Re: [zfs-discuss] What about this status report

2010-03-29 Thread Harry Putnam
Just to apologize

This not only sounds lame but IS pretty lame.

Somehow in reading the output of `zpool status POOL', I just blew right
by the URL included there:
  http://www.sun.com/msg/ZFS-8000-9P

Which has quite a decent discussion of what it means.

___
zfs-discuss mailing list
zfs-discuss@opensolaris.org
http://mail.opensolaris.org/mailman/listinfo/zfs-discuss


Re: [zfs-discuss] What about this status report

2010-03-29 Thread Tonmaus
Both are driver modules for storage adapters
Properties can be reviewed in the documentation:
ahci: http://docs.sun.com/app/docs/doc/816-5177/ahci-7d?a=view
mpt: http://docs.sun.com/app/docs/doc/816-5177/mpt-7d?a=view
ahci has a man entry on b133, as well.

cheers,

Tonmaus
-- 
This message posted from opensolaris.org
___
zfs-discuss mailing list
zfs-discuss@opensolaris.org
http://mail.opensolaris.org/mailman/listinfo/zfs-discuss


Re: [zfs-discuss] What about this status report

2010-03-29 Thread Harry Putnam
Harry Putnam  writes:

> Ethan  writes:
>
>>> Assuming your drives support SMART, I'd install smartmontools and see if
>> there are any SMART errors on the drive. While the absence of SMART errors
>
> [...]
>
>> I've had trouble getting smartmontools to work with some of my
>> controllers/drives in opensolaris, and have had better luck just booting
>> into a linux live cd, sometimes, so that may be something to keep in mind.
>
> Did you ever get it working on opensolaris?

Tonmaus  writes:

> Yes. Basically working here. All fine under ahci, some problems
> under mpt (smartctl says that WD1002fbys wouldn't allow to store
> smart events, which I think is probably nonsense.)
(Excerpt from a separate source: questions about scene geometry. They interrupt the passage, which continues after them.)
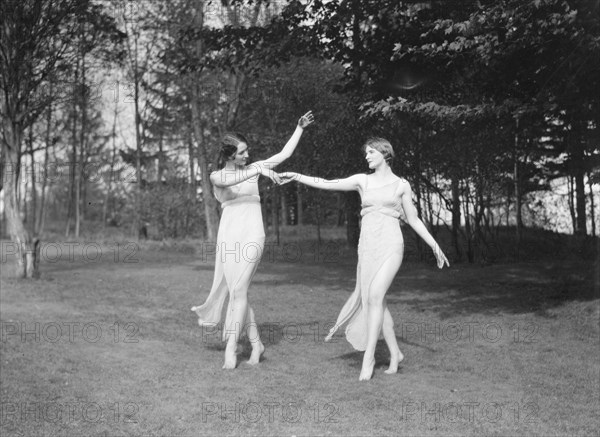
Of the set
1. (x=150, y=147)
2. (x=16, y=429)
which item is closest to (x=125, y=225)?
(x=150, y=147)

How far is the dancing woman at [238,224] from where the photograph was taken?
28.2 ft

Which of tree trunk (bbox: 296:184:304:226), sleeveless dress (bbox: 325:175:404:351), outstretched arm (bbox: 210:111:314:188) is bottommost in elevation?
sleeveless dress (bbox: 325:175:404:351)

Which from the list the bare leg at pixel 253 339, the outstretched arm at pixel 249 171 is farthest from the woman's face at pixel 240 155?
the bare leg at pixel 253 339

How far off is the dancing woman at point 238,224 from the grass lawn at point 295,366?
0.74m

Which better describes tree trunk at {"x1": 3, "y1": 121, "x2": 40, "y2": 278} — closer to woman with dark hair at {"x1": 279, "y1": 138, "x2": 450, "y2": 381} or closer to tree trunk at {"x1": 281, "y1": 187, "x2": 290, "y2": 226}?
woman with dark hair at {"x1": 279, "y1": 138, "x2": 450, "y2": 381}

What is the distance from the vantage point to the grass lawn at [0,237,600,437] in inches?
278

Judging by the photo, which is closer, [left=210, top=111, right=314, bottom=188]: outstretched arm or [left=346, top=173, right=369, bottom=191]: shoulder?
[left=210, top=111, right=314, bottom=188]: outstretched arm

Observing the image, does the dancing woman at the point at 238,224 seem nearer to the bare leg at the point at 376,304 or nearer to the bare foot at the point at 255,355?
the bare foot at the point at 255,355

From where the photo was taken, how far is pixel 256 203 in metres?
8.91

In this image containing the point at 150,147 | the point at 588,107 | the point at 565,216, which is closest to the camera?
the point at 588,107

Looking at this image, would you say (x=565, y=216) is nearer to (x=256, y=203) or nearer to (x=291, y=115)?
(x=291, y=115)

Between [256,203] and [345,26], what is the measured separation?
303 inches

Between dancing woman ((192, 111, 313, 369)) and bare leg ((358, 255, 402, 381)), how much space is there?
4.76 ft

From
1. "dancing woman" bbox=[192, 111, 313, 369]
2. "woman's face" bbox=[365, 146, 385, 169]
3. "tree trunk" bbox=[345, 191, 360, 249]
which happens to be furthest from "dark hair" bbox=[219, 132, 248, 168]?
"tree trunk" bbox=[345, 191, 360, 249]
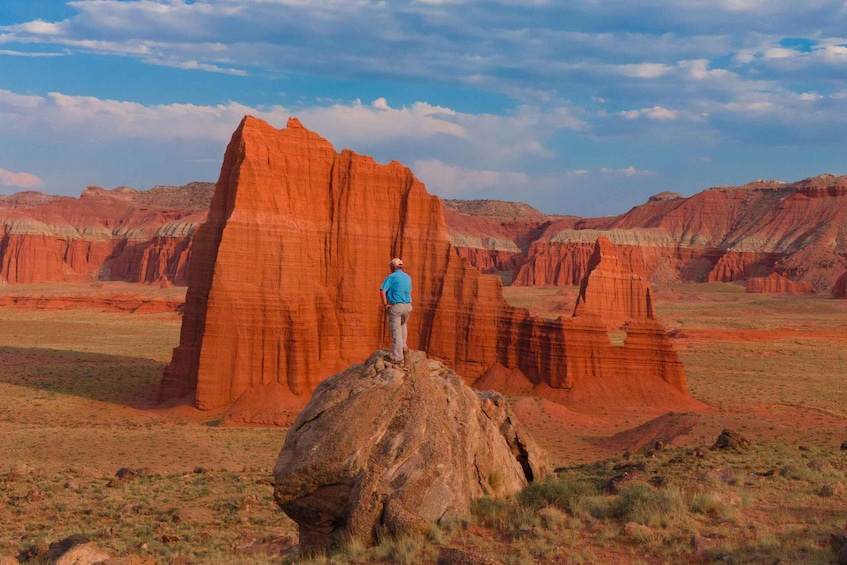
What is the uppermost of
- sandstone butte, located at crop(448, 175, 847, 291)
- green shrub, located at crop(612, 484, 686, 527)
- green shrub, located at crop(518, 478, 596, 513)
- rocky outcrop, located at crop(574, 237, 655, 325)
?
sandstone butte, located at crop(448, 175, 847, 291)

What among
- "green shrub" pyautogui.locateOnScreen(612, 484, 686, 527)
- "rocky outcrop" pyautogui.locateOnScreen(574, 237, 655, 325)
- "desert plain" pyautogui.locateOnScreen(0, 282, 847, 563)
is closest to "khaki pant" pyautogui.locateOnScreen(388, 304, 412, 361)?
"desert plain" pyautogui.locateOnScreen(0, 282, 847, 563)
Thanks...   what is ahci and mpt?

___
zfs-discuss mailing list
zfs-discuss@opensolaris.org
http://mail.opensolaris.org/mailman/listinfo/zfs-discuss


Re: [zfs-discuss] What about this status report

2010-03-28 Thread Tonmaus
Yes. Basically working here. All fine under ahci, some problems under mpt 
(smartctl says that WD1002fbys wouldn't allow to store smart events, which I 
think is probably nonsense.)

Regards,

Tonmaus
-- 
This message posted from opensolaris.org
___
zfs-discuss mailing list
zfs-discuss@opensolaris.org
http://mail.opensolaris.org/mailman/listinfo/zfs-discuss


Re: [zfs-discuss] What about this status report

2010-03-28 Thread Harry Putnam
Ethan  writes:

>> Assuming your drives support SMART, I'd install smartmontools and see if
> there are any SMART errors on the drive. While the absence of SMART errors

[...]

> I've had trouble getting smartmontools to work with some of my
> controllers/drives in opensolaris, and have had better luck just booting
> into a linux live cd, sometimes, so that may be something to keep in mind.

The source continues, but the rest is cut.